*Activity:* Everything in the data should be repeated exactly, save for the images.

*Data extract:*
════════════════

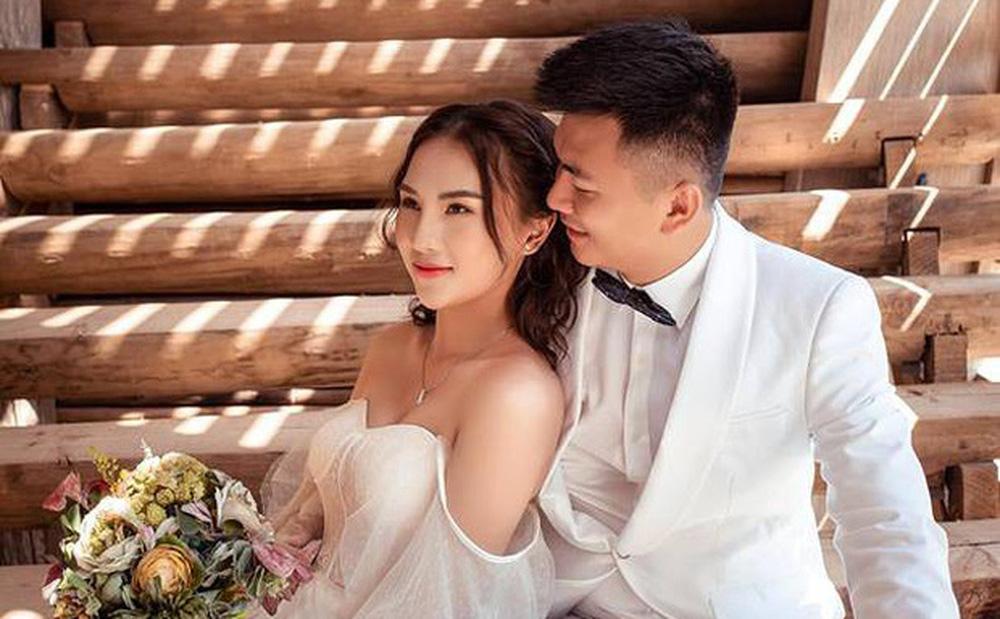 Đám cưới xa hoa của Vũ Phương Anh hot girl báo chí: Váy đính 10.000 hạt pha lê, đãi tiệc ở khách sạn sang nhất Hà Nội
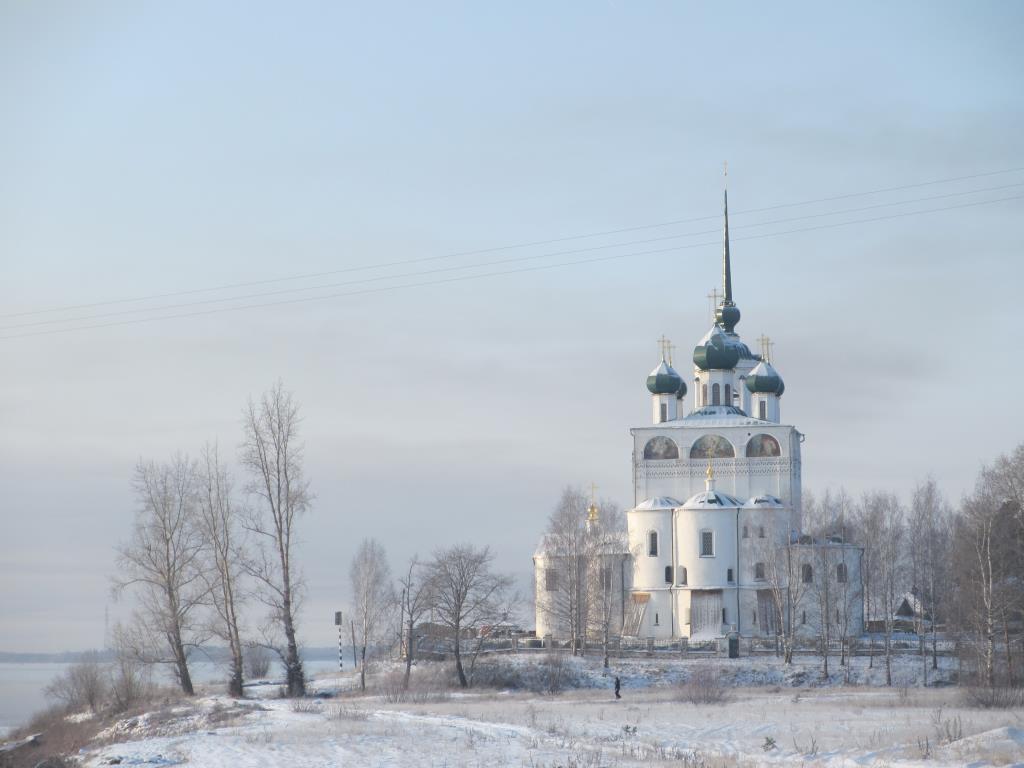 Зима пришла в Сольвычегодск. Блиц 'Первый снег'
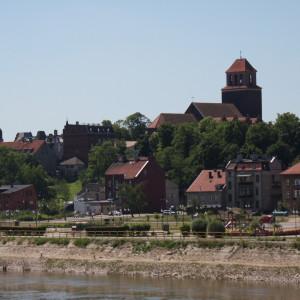 gmina Tczew, pomorskie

════════════════

*Exercise solution:*
 Đám cưới xa hoa của Vũ Phương Anh hot girl báo chí: Váy đính 10.000 hạt pha lê, đãi tiệc ở khách sạn sang nhất Hà Nội
 Зима пришла в Сольвычегодск. Блиц 'Первый снег'
 gmina Tczew, pomorskie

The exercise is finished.